Do not delete them, especially if they might be different between source and target.
Actually, the common practice is to lowercase everything. Otherwise, your MT model will not understand words with different cases. Later, you can use a true-caser library to fix the final translation. You can play with my NMT demo to see what I mean. For example, select the French-English model from the drop-down menu and try to translate this sentence (with wrong casing), and check the translation. nous remercions le commissaire de l'union africaine, m lamamra, de sa déclaration.
Actually, keep them. Numbering is a complicated topic, but at least do not delete them if you want the model to learn them.
I do not know your case, but short sentences helps if they include parts of longer sentences.
You might also want to consider:
removing empty source/target/both segments.
removing segments that have a too long/short source compared to the target.
removing tags that are not important for translation.
Here’s another opinion: If there aren’t any serious vocabulary, syntax, or terminology errors that need to be fixed, do not over-normalize your text. Just clean it from junks that come in large quantities and could negatively affect NMT learning (lots of html tags, chopped segments, etc). Assuming you have a large corpus (which should be the case anyway in order to train a good model), having a bit of “noise” (minor misspellings, few extra spaces, etc) in your training data is always good.
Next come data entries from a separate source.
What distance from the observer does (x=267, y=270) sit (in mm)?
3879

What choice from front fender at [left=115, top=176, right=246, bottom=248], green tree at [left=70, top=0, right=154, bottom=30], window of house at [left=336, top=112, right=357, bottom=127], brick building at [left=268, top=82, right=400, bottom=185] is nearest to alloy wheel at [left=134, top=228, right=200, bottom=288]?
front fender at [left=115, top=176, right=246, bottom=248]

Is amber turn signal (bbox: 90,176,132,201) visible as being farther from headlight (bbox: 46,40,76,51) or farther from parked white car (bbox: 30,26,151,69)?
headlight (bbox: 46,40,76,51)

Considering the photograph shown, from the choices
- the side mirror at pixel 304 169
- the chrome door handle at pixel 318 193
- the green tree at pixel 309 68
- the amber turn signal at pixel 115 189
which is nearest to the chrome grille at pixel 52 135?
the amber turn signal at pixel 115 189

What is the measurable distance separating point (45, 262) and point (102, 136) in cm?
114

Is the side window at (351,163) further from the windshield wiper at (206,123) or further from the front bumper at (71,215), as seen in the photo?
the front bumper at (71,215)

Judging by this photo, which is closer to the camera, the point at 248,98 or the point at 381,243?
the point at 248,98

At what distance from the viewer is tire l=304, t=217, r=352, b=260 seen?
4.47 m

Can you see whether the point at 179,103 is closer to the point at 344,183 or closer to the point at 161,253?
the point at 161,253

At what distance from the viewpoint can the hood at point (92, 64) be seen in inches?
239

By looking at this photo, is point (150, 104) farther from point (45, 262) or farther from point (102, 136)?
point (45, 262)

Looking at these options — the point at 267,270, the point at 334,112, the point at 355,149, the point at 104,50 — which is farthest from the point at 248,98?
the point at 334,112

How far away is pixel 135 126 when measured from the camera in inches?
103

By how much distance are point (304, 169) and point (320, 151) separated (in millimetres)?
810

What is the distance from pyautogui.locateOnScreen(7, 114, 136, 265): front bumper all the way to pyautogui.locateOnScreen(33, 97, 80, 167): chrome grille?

Concerning case handling, I always considered this a major flaw of previous MT technologies. Casing is an important linguistic feature for most languages that affects syntax and meaning. If you lowercase everything, then the MT system cannot learn this feature. So, for example the sentence,
“The animal care institute is located in the old ship district.”
would be translated differently than this sentence by a translator:
“The Animal Care Institute is located in the Old Ship district.”
A human translator will translate everything in the first sentence, but in the second sentence they will be alerted by the title case and correctly assume these are proper names, so they will not translate them.
BPE alleviates the vocabulary sparsity problem and NMT systems actually learn to make the above distinction based on casing.
thanks for your contribution, I am very new in NPL and I really appreciate it. Regarding to the case question, I think I am going to train a model where every proper name has its first letter uppercase and see what happens.